Thursday 18 March / 21.00 p.m / Online
To view a video recording of the event, click here.
Jessica Zhan Mei Yu’s essay ‘All the Stain Is Tender: The Asian Deluge and White Australia’, published in The White Review No. 30, layers personal experience over a history of anti-Asian legislation in Australia to examine the corrosive effect of generational trauma, and the way languages and ‘official’ histories have long been co-opted as means of oppression. Through archival research into discrimination against immigrants and the buried history of the West Melbourne Swamp, Yu makes a case for ‘racial grief’ as a way to understand the insidious, unquantifiable way that ‘the past embeds itself in your body’, writing against the colonial narratives that have rendered both Indigenous and immigrant histories invisible. Yu will discuss her essay in conversation with Maria Tumarkin.
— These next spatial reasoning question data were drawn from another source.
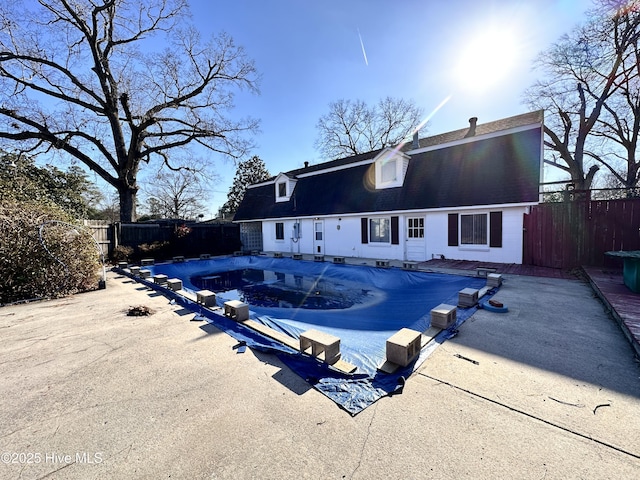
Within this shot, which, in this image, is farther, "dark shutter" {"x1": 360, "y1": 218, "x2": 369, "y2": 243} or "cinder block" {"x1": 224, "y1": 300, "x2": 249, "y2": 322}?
"dark shutter" {"x1": 360, "y1": 218, "x2": 369, "y2": 243}

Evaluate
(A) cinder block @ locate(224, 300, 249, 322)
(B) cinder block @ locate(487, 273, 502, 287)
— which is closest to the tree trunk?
(A) cinder block @ locate(224, 300, 249, 322)

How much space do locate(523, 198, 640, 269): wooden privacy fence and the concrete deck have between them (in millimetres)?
5503

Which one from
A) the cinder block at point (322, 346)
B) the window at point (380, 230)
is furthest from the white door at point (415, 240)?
the cinder block at point (322, 346)

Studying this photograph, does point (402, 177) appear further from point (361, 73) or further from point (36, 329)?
point (36, 329)

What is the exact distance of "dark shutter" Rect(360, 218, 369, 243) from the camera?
1256 cm

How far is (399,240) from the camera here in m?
11.5

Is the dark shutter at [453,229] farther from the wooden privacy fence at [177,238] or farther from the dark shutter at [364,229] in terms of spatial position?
the wooden privacy fence at [177,238]

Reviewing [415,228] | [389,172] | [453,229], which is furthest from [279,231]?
[453,229]

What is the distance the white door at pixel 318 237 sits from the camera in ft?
47.8

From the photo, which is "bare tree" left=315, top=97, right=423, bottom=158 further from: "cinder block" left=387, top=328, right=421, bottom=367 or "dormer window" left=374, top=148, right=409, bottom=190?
"cinder block" left=387, top=328, right=421, bottom=367

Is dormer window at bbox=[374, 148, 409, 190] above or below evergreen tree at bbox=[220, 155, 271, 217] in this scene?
below

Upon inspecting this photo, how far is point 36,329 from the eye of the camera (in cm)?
447

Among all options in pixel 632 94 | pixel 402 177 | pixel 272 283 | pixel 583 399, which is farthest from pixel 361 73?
pixel 632 94

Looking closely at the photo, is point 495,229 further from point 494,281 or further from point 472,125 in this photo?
point 472,125
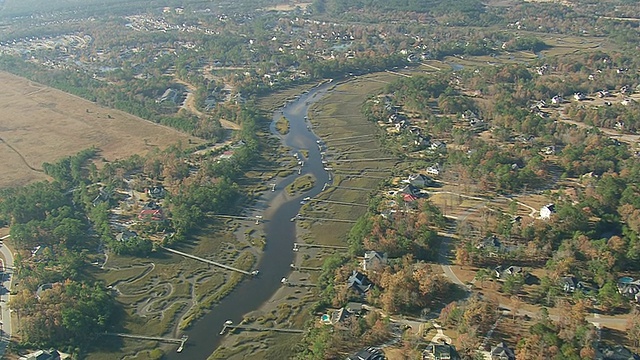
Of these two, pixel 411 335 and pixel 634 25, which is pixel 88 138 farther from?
pixel 634 25

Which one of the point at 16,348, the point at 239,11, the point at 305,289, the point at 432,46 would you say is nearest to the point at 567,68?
the point at 432,46

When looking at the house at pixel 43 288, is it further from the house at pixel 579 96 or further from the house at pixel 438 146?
the house at pixel 579 96

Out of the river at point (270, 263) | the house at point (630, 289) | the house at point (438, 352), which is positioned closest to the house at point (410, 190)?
the river at point (270, 263)

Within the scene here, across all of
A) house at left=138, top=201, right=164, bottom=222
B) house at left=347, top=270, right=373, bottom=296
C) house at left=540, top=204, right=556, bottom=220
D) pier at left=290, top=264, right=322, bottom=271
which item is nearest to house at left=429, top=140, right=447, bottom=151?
house at left=540, top=204, right=556, bottom=220

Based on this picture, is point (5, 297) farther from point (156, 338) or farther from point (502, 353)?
point (502, 353)

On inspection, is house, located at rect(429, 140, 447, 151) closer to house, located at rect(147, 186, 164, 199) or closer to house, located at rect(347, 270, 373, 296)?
house, located at rect(347, 270, 373, 296)
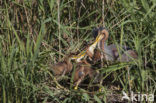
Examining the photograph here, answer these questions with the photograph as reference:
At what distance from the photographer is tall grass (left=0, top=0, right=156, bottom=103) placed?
241 cm

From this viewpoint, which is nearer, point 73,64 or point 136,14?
point 73,64

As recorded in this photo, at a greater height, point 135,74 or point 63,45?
point 63,45

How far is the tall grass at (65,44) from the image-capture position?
94.7 inches

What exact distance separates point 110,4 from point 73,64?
0.94 meters

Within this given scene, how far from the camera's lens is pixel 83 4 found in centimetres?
333

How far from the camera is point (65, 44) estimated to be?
10.5 feet

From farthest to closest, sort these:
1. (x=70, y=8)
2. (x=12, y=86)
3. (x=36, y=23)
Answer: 1. (x=70, y=8)
2. (x=36, y=23)
3. (x=12, y=86)

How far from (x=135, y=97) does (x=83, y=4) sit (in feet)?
4.05

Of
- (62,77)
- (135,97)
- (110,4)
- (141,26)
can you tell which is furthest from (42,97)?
(110,4)

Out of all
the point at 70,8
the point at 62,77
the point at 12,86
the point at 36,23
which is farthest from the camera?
the point at 70,8

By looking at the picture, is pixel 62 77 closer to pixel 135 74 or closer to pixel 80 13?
pixel 135 74

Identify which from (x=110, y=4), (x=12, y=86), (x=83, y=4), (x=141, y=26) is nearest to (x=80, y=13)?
(x=83, y=4)

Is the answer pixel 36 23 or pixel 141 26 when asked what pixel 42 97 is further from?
pixel 141 26

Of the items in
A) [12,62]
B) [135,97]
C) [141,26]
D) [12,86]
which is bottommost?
[135,97]
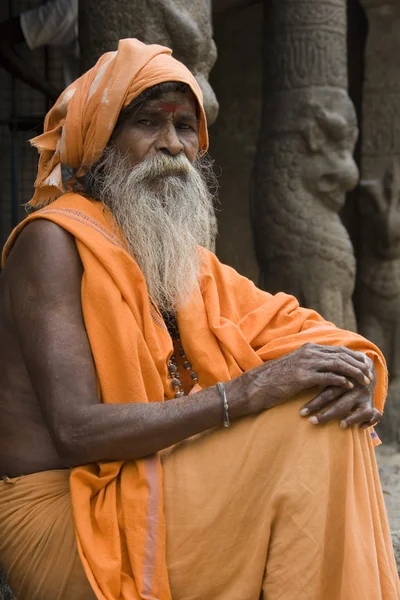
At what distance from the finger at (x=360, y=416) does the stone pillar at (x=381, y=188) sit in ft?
11.3

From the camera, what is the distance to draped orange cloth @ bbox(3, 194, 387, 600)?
2.73m

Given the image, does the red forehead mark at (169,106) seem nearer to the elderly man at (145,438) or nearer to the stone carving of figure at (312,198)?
the elderly man at (145,438)

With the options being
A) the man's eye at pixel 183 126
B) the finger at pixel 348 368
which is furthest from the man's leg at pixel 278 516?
the man's eye at pixel 183 126

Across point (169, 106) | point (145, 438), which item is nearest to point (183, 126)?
point (169, 106)

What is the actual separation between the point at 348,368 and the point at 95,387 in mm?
665

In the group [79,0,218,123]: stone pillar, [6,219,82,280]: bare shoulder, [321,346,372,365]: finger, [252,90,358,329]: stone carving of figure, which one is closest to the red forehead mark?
[6,219,82,280]: bare shoulder

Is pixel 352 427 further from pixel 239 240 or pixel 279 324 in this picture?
pixel 239 240

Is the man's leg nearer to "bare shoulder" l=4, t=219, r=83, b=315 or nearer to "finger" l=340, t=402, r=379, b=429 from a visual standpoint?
"finger" l=340, t=402, r=379, b=429

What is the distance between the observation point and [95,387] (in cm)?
283

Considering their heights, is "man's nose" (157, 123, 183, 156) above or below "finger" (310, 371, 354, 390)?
above

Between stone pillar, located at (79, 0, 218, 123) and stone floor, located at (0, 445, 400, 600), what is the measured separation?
1.94m

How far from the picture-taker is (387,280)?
631 cm

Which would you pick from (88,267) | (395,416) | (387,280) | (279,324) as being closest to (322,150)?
(387,280)

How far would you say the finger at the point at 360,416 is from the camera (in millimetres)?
2734
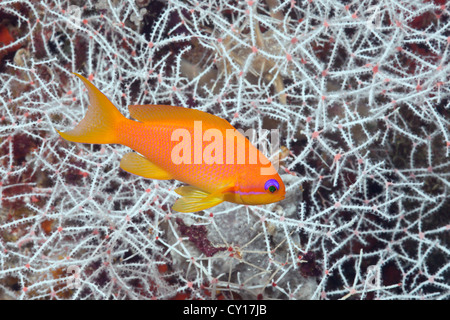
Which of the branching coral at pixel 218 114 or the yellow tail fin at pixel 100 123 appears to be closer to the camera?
the yellow tail fin at pixel 100 123

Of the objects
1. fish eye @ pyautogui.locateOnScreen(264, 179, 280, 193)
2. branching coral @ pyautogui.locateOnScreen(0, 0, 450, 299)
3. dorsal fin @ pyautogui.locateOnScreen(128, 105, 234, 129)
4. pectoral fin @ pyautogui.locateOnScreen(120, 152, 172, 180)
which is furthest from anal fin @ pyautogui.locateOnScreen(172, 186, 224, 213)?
branching coral @ pyautogui.locateOnScreen(0, 0, 450, 299)

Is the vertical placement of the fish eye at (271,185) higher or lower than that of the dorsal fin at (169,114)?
lower

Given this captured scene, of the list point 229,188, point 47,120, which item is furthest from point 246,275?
point 47,120

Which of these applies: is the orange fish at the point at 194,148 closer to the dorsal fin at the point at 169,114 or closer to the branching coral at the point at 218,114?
the dorsal fin at the point at 169,114

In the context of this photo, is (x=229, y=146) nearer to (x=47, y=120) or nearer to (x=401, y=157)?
(x=47, y=120)

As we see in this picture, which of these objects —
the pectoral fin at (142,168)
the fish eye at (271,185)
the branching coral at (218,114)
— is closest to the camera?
the fish eye at (271,185)

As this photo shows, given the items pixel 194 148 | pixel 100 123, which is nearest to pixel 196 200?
pixel 194 148

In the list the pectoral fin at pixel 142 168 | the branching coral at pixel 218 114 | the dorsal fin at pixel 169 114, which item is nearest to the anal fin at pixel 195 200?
the pectoral fin at pixel 142 168

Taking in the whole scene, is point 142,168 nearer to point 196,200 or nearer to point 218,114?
point 196,200

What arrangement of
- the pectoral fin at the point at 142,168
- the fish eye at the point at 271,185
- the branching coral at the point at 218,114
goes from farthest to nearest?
the branching coral at the point at 218,114 < the pectoral fin at the point at 142,168 < the fish eye at the point at 271,185
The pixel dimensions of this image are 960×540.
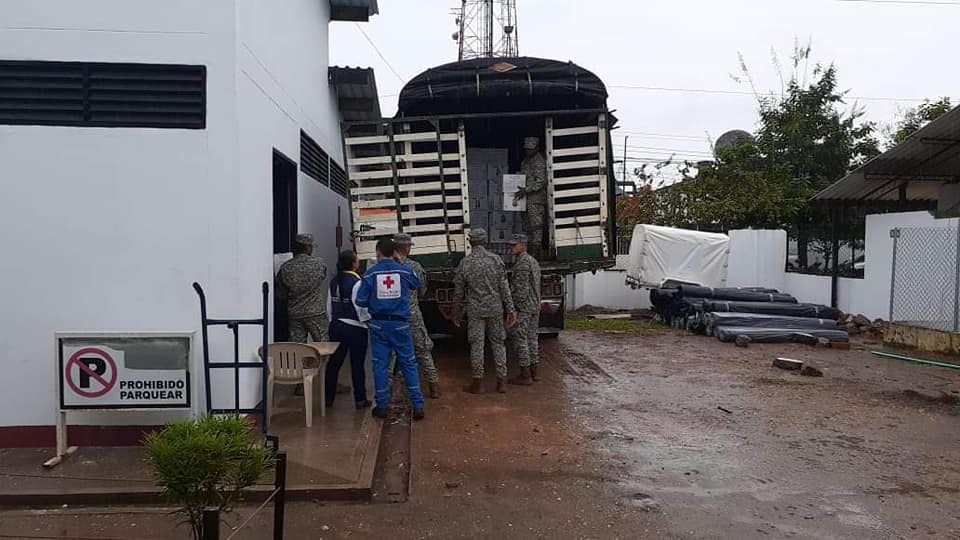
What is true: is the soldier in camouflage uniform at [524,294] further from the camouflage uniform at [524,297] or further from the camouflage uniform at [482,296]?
the camouflage uniform at [482,296]

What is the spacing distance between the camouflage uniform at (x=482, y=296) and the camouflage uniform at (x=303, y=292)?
1649 millimetres

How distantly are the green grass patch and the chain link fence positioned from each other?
4.22m

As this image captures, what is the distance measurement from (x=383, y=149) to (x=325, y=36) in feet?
7.74

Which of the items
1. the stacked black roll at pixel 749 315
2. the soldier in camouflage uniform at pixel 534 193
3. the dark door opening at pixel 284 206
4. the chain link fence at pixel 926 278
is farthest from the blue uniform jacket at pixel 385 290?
the chain link fence at pixel 926 278

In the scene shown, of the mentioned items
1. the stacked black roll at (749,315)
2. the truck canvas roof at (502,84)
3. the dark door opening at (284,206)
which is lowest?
the stacked black roll at (749,315)

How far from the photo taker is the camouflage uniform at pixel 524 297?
8391 mm

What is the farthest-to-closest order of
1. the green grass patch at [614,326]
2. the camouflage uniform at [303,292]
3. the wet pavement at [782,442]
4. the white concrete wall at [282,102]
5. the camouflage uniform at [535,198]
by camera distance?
1. the green grass patch at [614,326]
2. the camouflage uniform at [535,198]
3. the camouflage uniform at [303,292]
4. the white concrete wall at [282,102]
5. the wet pavement at [782,442]

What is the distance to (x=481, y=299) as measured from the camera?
7910mm

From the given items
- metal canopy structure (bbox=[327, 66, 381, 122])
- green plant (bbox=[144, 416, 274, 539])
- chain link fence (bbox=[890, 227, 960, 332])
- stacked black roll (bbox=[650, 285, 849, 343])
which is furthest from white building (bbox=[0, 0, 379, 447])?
chain link fence (bbox=[890, 227, 960, 332])

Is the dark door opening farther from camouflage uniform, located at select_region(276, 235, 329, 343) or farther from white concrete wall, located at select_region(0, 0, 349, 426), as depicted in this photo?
white concrete wall, located at select_region(0, 0, 349, 426)

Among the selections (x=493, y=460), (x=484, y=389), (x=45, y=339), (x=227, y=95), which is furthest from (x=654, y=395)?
(x=45, y=339)

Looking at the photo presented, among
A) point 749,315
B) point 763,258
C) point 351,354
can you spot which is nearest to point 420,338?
point 351,354

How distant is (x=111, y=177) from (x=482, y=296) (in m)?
3.80

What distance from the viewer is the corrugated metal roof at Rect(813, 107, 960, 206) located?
1143cm
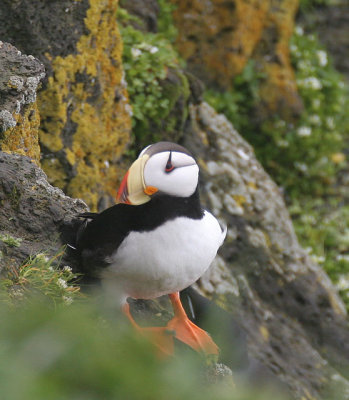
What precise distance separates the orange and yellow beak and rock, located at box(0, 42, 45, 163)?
2.63ft

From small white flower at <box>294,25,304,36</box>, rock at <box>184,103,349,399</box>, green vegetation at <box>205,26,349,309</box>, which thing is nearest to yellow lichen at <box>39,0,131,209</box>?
rock at <box>184,103,349,399</box>

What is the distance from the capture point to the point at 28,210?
334 cm

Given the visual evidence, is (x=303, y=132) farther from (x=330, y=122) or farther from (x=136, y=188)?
(x=136, y=188)

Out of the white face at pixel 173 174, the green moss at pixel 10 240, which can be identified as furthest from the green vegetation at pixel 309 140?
the green moss at pixel 10 240

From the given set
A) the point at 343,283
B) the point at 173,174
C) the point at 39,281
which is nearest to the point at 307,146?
the point at 343,283

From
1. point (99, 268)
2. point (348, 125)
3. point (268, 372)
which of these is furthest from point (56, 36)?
point (348, 125)

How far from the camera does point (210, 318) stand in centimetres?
416

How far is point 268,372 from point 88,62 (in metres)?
2.37

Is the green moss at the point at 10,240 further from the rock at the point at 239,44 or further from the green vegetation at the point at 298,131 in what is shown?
the rock at the point at 239,44

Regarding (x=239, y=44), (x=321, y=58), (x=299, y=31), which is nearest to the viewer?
(x=239, y=44)

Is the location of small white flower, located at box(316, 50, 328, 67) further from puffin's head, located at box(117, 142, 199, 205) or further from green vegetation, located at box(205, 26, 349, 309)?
puffin's head, located at box(117, 142, 199, 205)

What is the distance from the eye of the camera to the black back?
3.18 metres

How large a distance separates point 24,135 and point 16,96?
0.26 meters

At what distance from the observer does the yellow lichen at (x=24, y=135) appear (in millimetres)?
3678
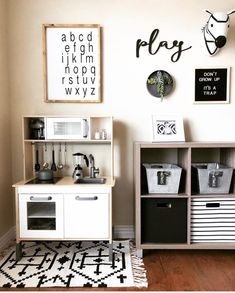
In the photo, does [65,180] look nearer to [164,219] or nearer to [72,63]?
[164,219]

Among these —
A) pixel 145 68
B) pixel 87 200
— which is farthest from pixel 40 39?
pixel 87 200

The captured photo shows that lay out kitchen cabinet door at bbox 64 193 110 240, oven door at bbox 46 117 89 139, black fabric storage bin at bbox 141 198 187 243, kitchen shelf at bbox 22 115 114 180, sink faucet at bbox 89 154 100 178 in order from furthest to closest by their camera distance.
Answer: kitchen shelf at bbox 22 115 114 180, sink faucet at bbox 89 154 100 178, oven door at bbox 46 117 89 139, black fabric storage bin at bbox 141 198 187 243, kitchen cabinet door at bbox 64 193 110 240

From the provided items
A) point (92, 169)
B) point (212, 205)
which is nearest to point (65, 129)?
point (92, 169)

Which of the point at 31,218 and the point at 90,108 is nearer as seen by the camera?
the point at 31,218

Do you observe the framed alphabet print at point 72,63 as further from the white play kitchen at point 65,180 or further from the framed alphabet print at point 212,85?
the framed alphabet print at point 212,85

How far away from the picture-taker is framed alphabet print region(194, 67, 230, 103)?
2730 mm

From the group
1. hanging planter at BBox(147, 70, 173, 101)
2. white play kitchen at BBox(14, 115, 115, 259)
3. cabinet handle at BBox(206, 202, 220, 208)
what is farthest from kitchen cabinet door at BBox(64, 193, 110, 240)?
hanging planter at BBox(147, 70, 173, 101)

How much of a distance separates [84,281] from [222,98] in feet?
6.76

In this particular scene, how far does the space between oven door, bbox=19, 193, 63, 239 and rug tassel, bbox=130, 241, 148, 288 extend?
65 cm

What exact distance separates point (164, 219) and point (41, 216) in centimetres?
104

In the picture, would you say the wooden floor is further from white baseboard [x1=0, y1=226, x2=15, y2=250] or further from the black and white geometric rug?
white baseboard [x1=0, y1=226, x2=15, y2=250]

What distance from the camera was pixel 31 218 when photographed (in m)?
2.36

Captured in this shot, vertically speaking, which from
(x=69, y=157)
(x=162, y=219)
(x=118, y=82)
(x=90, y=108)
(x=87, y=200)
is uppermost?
(x=118, y=82)

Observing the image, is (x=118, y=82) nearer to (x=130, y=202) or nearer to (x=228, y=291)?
(x=130, y=202)
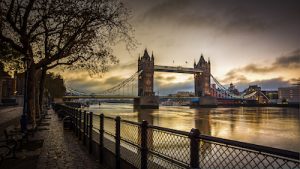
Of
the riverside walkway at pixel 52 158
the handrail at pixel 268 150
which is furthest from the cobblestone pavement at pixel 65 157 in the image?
the handrail at pixel 268 150

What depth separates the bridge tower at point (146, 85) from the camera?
117 m

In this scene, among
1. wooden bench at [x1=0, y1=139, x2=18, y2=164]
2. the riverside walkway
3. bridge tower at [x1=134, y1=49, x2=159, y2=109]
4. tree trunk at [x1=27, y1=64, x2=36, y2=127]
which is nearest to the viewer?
wooden bench at [x1=0, y1=139, x2=18, y2=164]

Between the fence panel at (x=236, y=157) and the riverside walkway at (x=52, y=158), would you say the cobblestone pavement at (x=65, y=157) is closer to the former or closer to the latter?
the riverside walkway at (x=52, y=158)

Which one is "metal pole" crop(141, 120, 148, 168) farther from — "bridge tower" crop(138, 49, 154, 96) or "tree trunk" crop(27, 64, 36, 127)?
"bridge tower" crop(138, 49, 154, 96)

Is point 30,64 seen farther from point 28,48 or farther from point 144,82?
point 144,82

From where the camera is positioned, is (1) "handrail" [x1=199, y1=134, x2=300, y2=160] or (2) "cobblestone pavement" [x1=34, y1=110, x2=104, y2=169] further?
(2) "cobblestone pavement" [x1=34, y1=110, x2=104, y2=169]

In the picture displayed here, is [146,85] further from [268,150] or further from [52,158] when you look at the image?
[268,150]

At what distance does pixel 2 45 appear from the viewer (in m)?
14.9

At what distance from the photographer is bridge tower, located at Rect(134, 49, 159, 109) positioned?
117 meters

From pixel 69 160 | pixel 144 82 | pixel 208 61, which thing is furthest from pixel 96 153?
pixel 208 61

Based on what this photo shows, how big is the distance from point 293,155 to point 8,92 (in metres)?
86.9

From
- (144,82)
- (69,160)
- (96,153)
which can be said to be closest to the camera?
(69,160)

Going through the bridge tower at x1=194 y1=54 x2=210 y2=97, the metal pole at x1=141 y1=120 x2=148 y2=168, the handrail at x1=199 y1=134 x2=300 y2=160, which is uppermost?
the bridge tower at x1=194 y1=54 x2=210 y2=97

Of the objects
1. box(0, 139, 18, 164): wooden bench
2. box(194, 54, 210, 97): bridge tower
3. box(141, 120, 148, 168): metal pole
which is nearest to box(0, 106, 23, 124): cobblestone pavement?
box(0, 139, 18, 164): wooden bench
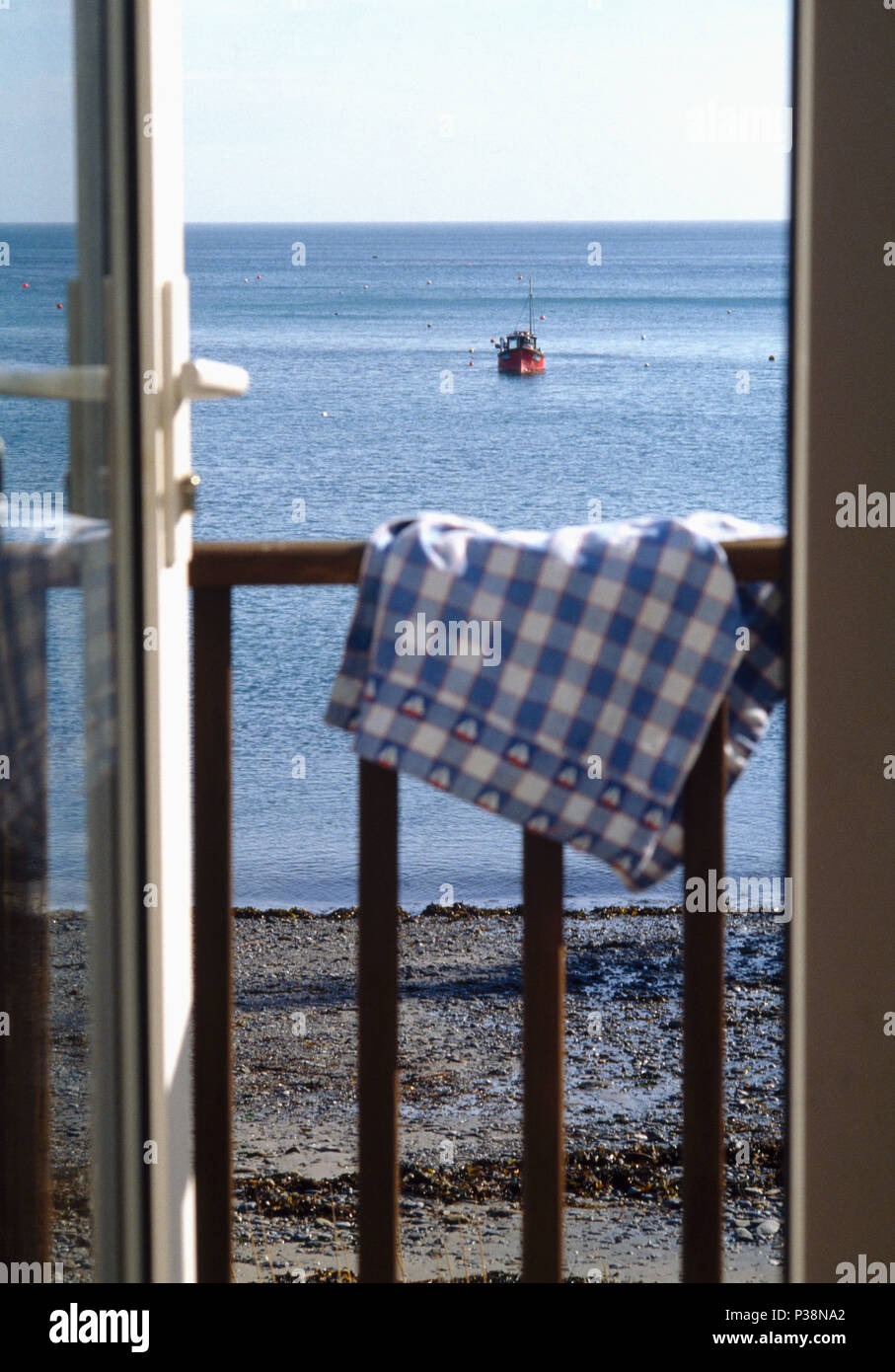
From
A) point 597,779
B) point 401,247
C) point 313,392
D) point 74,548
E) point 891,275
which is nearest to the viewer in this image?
point 74,548

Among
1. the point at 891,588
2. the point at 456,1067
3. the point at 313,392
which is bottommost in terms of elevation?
the point at 456,1067

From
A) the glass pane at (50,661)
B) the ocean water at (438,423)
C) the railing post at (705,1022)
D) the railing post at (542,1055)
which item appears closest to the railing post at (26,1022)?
the glass pane at (50,661)

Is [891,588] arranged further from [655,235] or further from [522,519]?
[655,235]

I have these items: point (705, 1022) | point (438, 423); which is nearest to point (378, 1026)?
point (705, 1022)

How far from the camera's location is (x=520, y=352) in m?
23.8

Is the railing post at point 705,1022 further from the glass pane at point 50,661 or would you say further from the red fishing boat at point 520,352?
the red fishing boat at point 520,352

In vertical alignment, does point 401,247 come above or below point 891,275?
above

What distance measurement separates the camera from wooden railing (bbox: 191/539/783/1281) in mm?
1312

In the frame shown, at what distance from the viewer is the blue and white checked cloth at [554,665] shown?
123 centimetres

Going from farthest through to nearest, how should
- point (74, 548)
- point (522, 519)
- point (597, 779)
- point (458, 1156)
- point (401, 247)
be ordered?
point (401, 247) < point (522, 519) < point (458, 1156) < point (597, 779) < point (74, 548)

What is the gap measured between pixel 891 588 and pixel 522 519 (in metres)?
18.8

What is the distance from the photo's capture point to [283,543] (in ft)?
4.15

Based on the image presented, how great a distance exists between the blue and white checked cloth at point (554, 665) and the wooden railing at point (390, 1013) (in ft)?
0.26

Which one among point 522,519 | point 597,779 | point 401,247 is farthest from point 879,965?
point 401,247
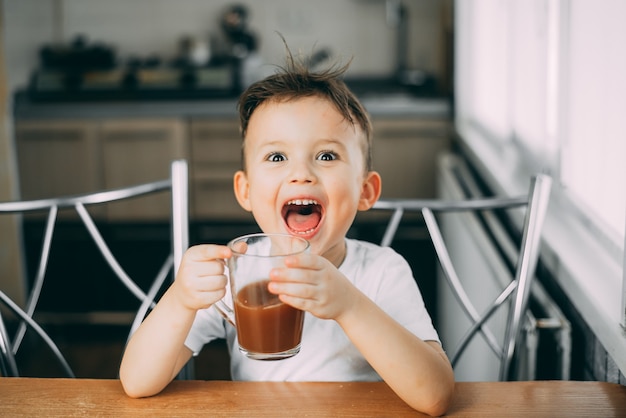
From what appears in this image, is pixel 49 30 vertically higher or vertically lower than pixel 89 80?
higher

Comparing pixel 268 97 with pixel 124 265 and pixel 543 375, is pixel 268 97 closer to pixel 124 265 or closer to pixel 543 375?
pixel 543 375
MARIA TUMARKIN is a writer and cultural historian. She is the author of three previous books of ideas, Traumascapes, Courage, and Otherland, all of which received critical acclaim in Australia, where she lives. Axiomatic (published in the UK by Fitzcarraldo Editions) won the 2018 Melbourne Prize for Literature’s Best Writing Award and was a finalist for the National Book Critics Circle Award for Criticism in 2019. In 2020 Tumarkin was awarded a Windham Campbell Prize for non-fiction.
JESSICA ZHAN MEI YU is a widely-published writer of essays, poetry, fiction and scholarly work. She holds a PhD in Creative Writing from the University of Melbourne. In 2021, she was shortlisted for the Victorian Premier’s Literary Award for an Unpublished Manuscript.